Surveillance society

American Civil Liberties Union warned that the said phenomenon is no longer a fiction. “Many people still do not grasp that Big Brother surveillance is no longer the stuff of books and movies," explains Barry Steinhardt in an interview. (Published January 2003)


Many people still do not grasp that Big Brother surveillance is no longer the stuff of books and movies," said Barry Steinhardt, former Director of the ACLU's Technology and Liberty Program and a co-author of the report.
"Given the capabilities of today's technology, the only thing protecting us from a full-fledged surveillance society are the legal and political institutions we have inherited as Americans," he added. "Unfortunately, the September 11 attacks have led some to embrace the fallacy that weakening the Constitution will strengthen America."
The ACLU said that its report, Bigger Monster, Weaker Chains: The Growth of an American Surveillance Society, is an attempt to step back from the daily march of stories about new surveillance programs and technologies and survey the bigger picture. The report argues that even as surveillance capacity grows like a "monster" in our midst, the legal "chains" needed to restrain that monster are being weakened. The report cites not only new technology but also erosions in protections against government spying, the increasing amount of tracking being carried out by the private sector, and the growing intersection between the two.
"From government watch lists to secret wiretaps -- Americans are unknowingly becoming targets of government surveillance," said Dorothy Ehrlich, deputy executive director of the ACLU. "It is dangerous for a democracy that government power goes unchecked and for this reason it is imperative that our government be made accountable."
A recent illustration of the danger, according to the ACLU report, is the Pentagon's Total Information Awareness (TIA) program, which seeks to sift through a vast array of databases full of personal information in the hunt for terrorism. "Even if TIA never materializes in its current form," Steinhardt said, "what this report shows is that the underlying trends are much bigger than any one program or any one controversial figure like John Poindexter."

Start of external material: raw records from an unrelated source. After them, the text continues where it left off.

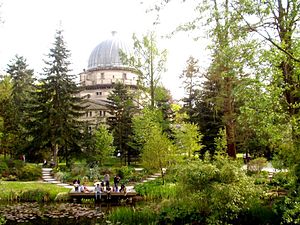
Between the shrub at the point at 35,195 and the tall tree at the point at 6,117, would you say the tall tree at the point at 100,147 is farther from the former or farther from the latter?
the shrub at the point at 35,195

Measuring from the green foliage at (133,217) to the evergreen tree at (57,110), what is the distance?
1778cm

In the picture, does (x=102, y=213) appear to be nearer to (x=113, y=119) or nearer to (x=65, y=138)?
(x=65, y=138)

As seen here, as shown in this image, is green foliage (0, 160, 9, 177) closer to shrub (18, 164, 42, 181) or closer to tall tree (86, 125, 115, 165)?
shrub (18, 164, 42, 181)

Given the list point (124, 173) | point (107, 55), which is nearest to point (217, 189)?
point (124, 173)

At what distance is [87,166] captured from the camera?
28.3m

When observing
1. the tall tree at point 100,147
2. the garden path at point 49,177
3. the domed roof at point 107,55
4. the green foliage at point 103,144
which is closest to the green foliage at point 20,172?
the garden path at point 49,177

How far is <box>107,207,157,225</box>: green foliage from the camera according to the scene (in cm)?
1198

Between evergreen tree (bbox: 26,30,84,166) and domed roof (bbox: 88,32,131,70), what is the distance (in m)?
27.4

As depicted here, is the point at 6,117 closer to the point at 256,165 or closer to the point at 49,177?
the point at 49,177

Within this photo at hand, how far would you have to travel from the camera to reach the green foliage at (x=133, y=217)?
1198 cm

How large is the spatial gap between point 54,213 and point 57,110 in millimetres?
15840

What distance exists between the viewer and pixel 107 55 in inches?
2334

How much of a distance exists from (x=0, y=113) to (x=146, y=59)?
15.7 m

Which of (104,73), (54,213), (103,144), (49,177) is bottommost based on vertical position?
(54,213)
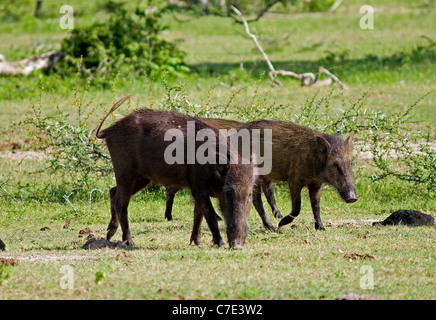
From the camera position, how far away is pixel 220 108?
12.0 metres

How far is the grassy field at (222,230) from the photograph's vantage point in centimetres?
646

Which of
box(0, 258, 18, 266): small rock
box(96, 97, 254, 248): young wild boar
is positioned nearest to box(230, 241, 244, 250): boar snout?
box(96, 97, 254, 248): young wild boar

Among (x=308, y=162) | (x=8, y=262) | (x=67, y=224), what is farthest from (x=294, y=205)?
(x=8, y=262)

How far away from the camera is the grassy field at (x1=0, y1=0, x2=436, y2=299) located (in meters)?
6.46

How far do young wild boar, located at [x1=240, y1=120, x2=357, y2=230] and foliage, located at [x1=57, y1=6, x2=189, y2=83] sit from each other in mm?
8179

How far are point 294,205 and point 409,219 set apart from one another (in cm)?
135

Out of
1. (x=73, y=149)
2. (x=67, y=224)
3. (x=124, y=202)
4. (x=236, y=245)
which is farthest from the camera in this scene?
(x=73, y=149)

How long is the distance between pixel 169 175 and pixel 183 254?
0.96 metres

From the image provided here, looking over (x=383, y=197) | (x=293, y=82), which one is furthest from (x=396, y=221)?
(x=293, y=82)

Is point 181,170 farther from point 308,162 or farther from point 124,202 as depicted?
point 308,162

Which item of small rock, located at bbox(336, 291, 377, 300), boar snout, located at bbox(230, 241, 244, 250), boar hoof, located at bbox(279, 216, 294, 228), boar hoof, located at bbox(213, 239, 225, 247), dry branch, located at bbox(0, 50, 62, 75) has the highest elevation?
dry branch, located at bbox(0, 50, 62, 75)

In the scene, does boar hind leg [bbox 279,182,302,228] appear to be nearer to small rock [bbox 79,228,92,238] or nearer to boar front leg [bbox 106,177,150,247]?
boar front leg [bbox 106,177,150,247]

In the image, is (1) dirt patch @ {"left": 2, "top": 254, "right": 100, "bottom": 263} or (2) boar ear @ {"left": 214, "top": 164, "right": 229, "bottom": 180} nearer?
(1) dirt patch @ {"left": 2, "top": 254, "right": 100, "bottom": 263}

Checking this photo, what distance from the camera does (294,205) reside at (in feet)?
31.5
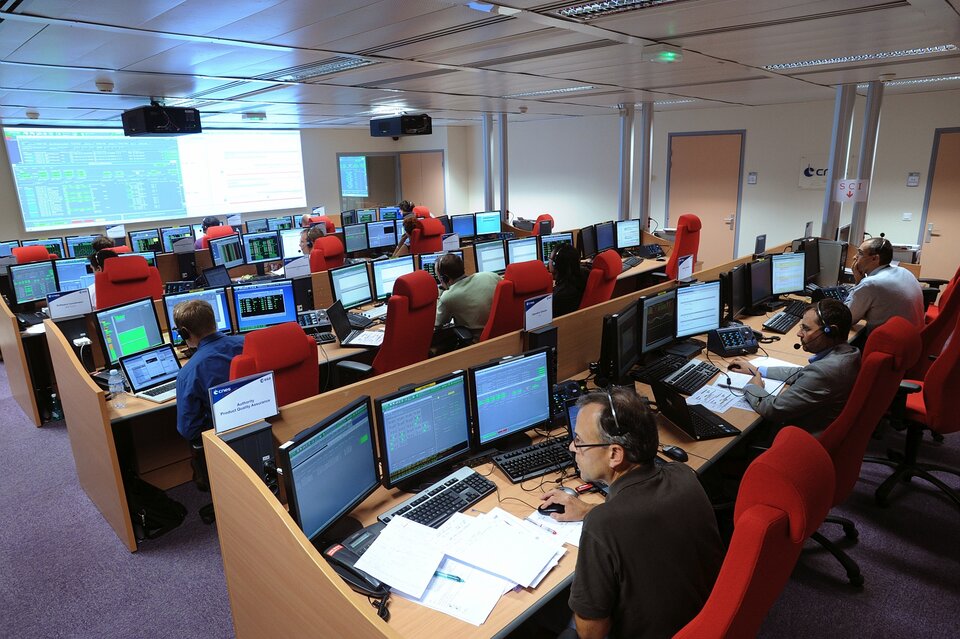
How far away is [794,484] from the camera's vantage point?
125 centimetres

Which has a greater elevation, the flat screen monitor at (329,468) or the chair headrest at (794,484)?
the chair headrest at (794,484)

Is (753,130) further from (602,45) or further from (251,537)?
(251,537)

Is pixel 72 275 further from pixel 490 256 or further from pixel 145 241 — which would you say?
pixel 490 256

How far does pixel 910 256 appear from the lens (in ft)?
17.8

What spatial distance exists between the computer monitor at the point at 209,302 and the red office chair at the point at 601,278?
2762mm

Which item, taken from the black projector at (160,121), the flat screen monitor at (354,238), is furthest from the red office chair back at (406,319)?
the flat screen monitor at (354,238)

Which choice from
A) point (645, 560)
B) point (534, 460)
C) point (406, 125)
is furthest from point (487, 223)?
point (645, 560)

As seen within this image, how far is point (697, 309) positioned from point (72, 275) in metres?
5.83

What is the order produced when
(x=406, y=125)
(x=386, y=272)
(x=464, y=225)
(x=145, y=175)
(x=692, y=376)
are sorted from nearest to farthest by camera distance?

Steinhardt said that Americans haven't yet felt the full potential of the new technology for invading privacy because of latent inefficiencies in how government and businesses handle information. "Database inefficiencies can't be expected to protect our privacy forever," said Steinhardt. "Eventually businesses and government agencies will settle on standards for tying together information, and gain the ability to monitor many of our activities -- either directly through surveillance cameras, or indirectly by analyzing the information trails we leave behind us as we go through life."